Her casting in that film set off a brouhaha, however. The material, adapted by Terrence McNally from his play "Frankie and Johnny in the Clair de Lune," is squarely in the pathos-of-the-little-people mode (like Paddy Chayefsky's "Marty"). Kathy Bates had played the part onstage, and Pfeiffer's casting unleashed the usual blather about the unfair advantage beauty has in the movies. But if you listened to the complaints, which ran along the lines of "Michelle Pfeiffer is too beautiful to be a waitress," you had to question the assumptions beneath them. Were those people saying that working-class women are ugly, or were they just falling back on the old canard that actors can't believably play ordinary people? As Frankie, Pfeiffer wears little make-up, has circles under her eyes and lets her hair go slack and dull. But she isn't playing the actress's game of courting praise by drabbing herself down.

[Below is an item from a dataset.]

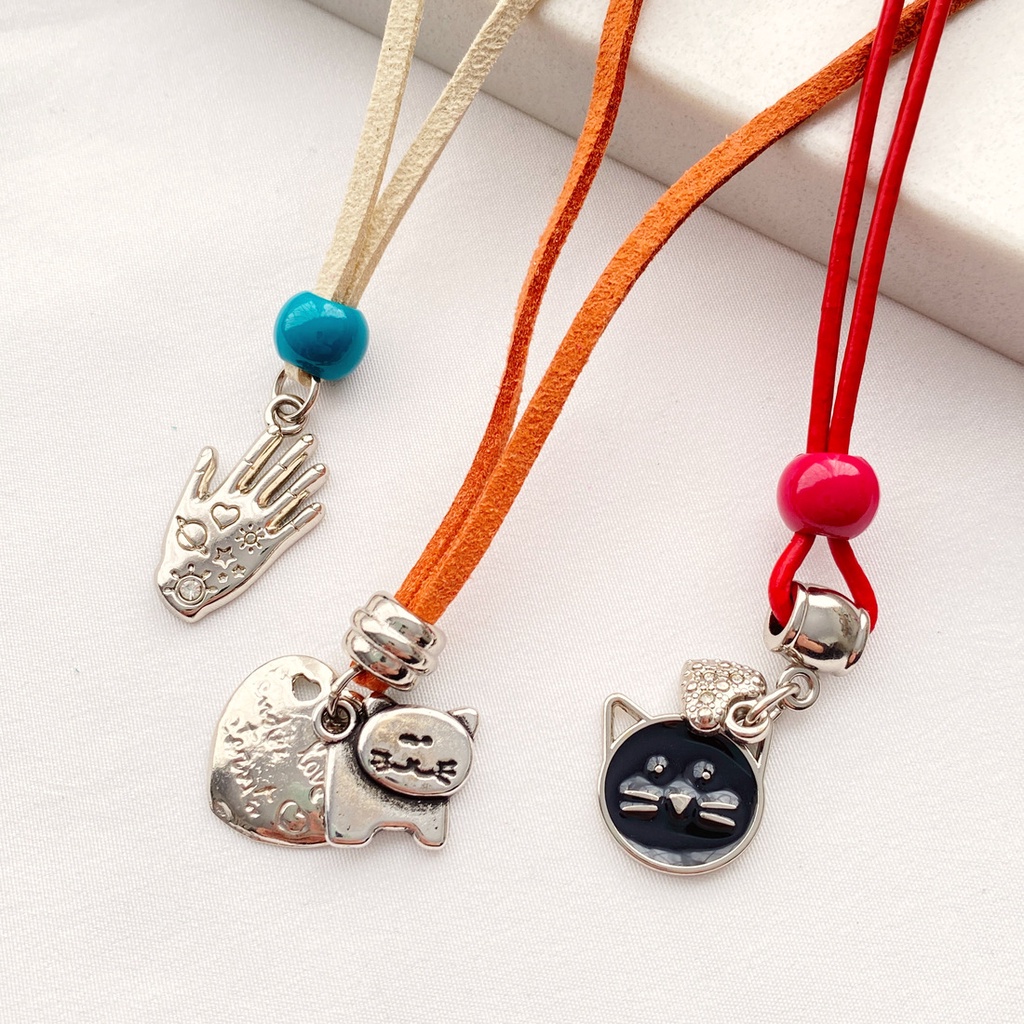 Kit três colares corão, bege, laranja, vermelho pingentes prateados mão, gatos e coração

Frankie's weariness comes from the inside, from too many identical days of slinging hash and too many nights with louses. In a sense, Pfeiffer's beauty works so well because, for Frankie, it's beside the point; she's too slugged out by life to take notice of herself. The resistance she puts up to Pacino's Johnny may be the spikiest acting Pfeiffer's done, and it undercuts the play's simple-minded premise that heartbreak has caused Frankie to hide from the adventure of life. Pfeiffer plays Frankie as a woman stubborn enough to insist on making her own decisions, sick of having to live up to other people's expectations. Pfeiffer reverses the power structure of the play so that by the time she yields to Pacino, it's entirely on Her terms. She puts real grit in McNally's phony symphony of the big city, an edge that the writer's well-made play design can't smooth down.

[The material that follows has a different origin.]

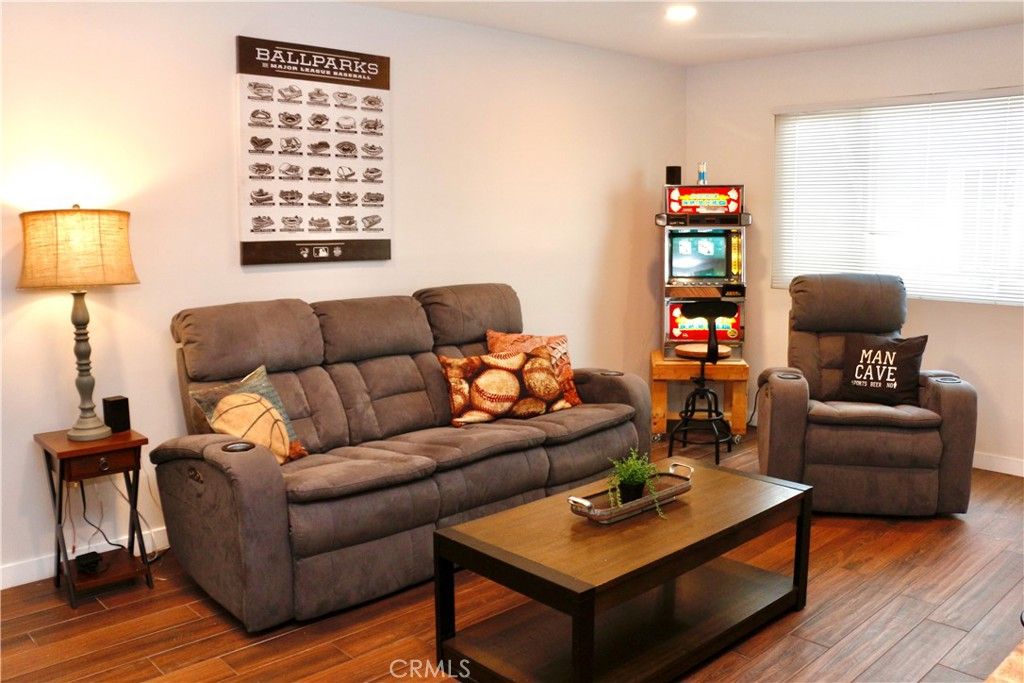 listing image 130726190752391598465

It's hard not to feel that, in the last few years, Pfeiffer has been in something of a holding pattern. Her movie choices seem less fortuitous ("Wolf," "To Gillian on her 37th Birthday," "Up Close and Personal,"), and though she's often been fine in them, they don't seem to inspire her. It may be that her attention is elsewhere -- perhaps in raising her two children, an adopted daughter and a younger son from her marriage to producer David E. Kelley ("The Practice," "Ally McBeal"). Pfeiffer has voiced her reluctance to do any movies whose production would take her away from her children. And it may be that she is trying to reflect her experience as a mother with parts like "One Fine Day," "A Thousand Acres" and this year's "The Deep End of the Ocean." The trouble is that mom roles, by definition, tend toward the soft and sexless (some of the exceptions being Diane Keaton in "Shoot the Moon," Andie McDowell in "Unstrung Heroes" and Allison Steadman in "Life Is Sweet"), and the roles Pfeiffer is choosing leave no place for either her toughness or her lyricism.

Critics and feminists have been quick to complain that in the movies, women past 40 are no longer viewed sexually. Part of that problem is the virtuous roles that are touted for actresses past 40, washed-out domestic bits that are supposed to "address the concerns of real women" or some such thing (and are often from bestsellers written by women, as in the case of "A Thousand Acres" and "The Deep End of the Ocean"); overtly sexual roles are considered demeaning or inappropriate. The luxuriance Pfeiffer brings to the fairy queen Titania in Michael Hoffman's mucked-up new film of "A Midsummer Night's Dream" is a step in the right direction. But why does playing your age too often mean drabbing yourself down? And where does that leave those actresses, like Michelle Pfeiffer, whose sexuality is inseparable from their intelligence and their excitement?